As more women enter the workforce either as a personal choice or out of economic need, grandparents are an increasingly important source of child care in the United States. But the care provided by grandparents varies greatly depending on their age, resources, and needs of children.
A new University of Chicago study, based on a National Institute on Aging survey, shows that 60 percent of grandparents provided some care for their grandchildren during a 10-year period, and 70 percent of those who did provided care for two years or more.
The results mirror recent U.S. Census (2010) data showing the importance of grandparents in child care. Census data reveal that 8 percent of grandparents live with their grandchildren, and 2.7 million grandparents are responsible for most of their grandchildren’s needs.
This report represents an upward trend over the past four years of more than 300,000 grandparents moving into parental roles.
Additionally, grandparents are the primary source of child care for 30 percent of mothers who work and have children under the age of five, the Census survey showed.
The UChicago study explores the diversity in the kinds of care provided by grandparents.
“Our findings show that different groups of grandparents are likely to provide different types of care. Importantly, grandparents with less income and less education, or who are from minority groups, are more likely to take on care for their grandchildren,” said researcher Linda Waite, Ph.D.
The study found that while minority, low-income grandparents were more likely to head households with grandchildren, most grandparents provided some kind of care for their grandchildren.
The research is based on one of the most comprehensive surveys done on grandparenting, the 1998-2008 Health and Retirement Study supported by the National Institute on Aging. The longitudinal study interviewed 13,614 grandparents, aged 50 and older, at two-year intervals over the period to determine their level of care-giving.
The results are published in the Journal of Family Issues.
Researchers investigated a variety of socio-demographic settings for grandparent care.
These included multi-generational households, in which a grandparent lives with a child and grandchildren; and skipped generation households, in which a grandparent heads the household caring for grandchildren without their parents being present.
Among the paper’s findings are:
- African-American and Hispanic grandparents are more likely than whites to begin and continue a multi-generation household or start a skipped generation household;
- African-American grandparents are more likely to start a skipped generation household. Hispanic grandparents are more likely to start a multi-generational household;
- Grandparents with more education and better incomes were more likely to provide babysitting, Waite said;
- Grandmothers are more likely than grandfathers to provide babysitting. Grandparents who are married are more likely to begin and continue babysitting, however;
- Grandparents are less likely to provide care if they have minor children of their own at home;
- Grandparents least likely to provide care are older, unmarried and less likely to be working.

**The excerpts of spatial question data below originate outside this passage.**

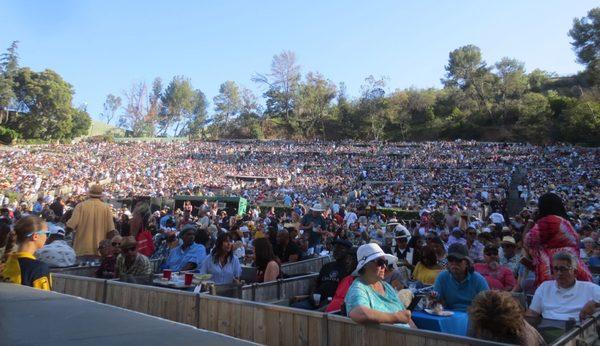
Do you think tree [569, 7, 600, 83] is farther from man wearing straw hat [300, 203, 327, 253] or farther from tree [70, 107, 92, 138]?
tree [70, 107, 92, 138]

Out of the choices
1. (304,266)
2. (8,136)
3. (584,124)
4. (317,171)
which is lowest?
(304,266)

Waite believes the finding should inform public policy. Policymakers need to recognize that child welfare agencies are increasingly dependent on family members, particularly grandparents, to provide care to children when parents cannot.
However, younger grandparents are often challenged by the new role as Census figures show that 60 percent of the grandparents caring for their grandchildren also are in the labor force.
“Day care assistance may be particularly needed by middle-aged grandparents who are juggling multiple role obligations — as parent, a grandparent and a paid employee,” Waite wrote.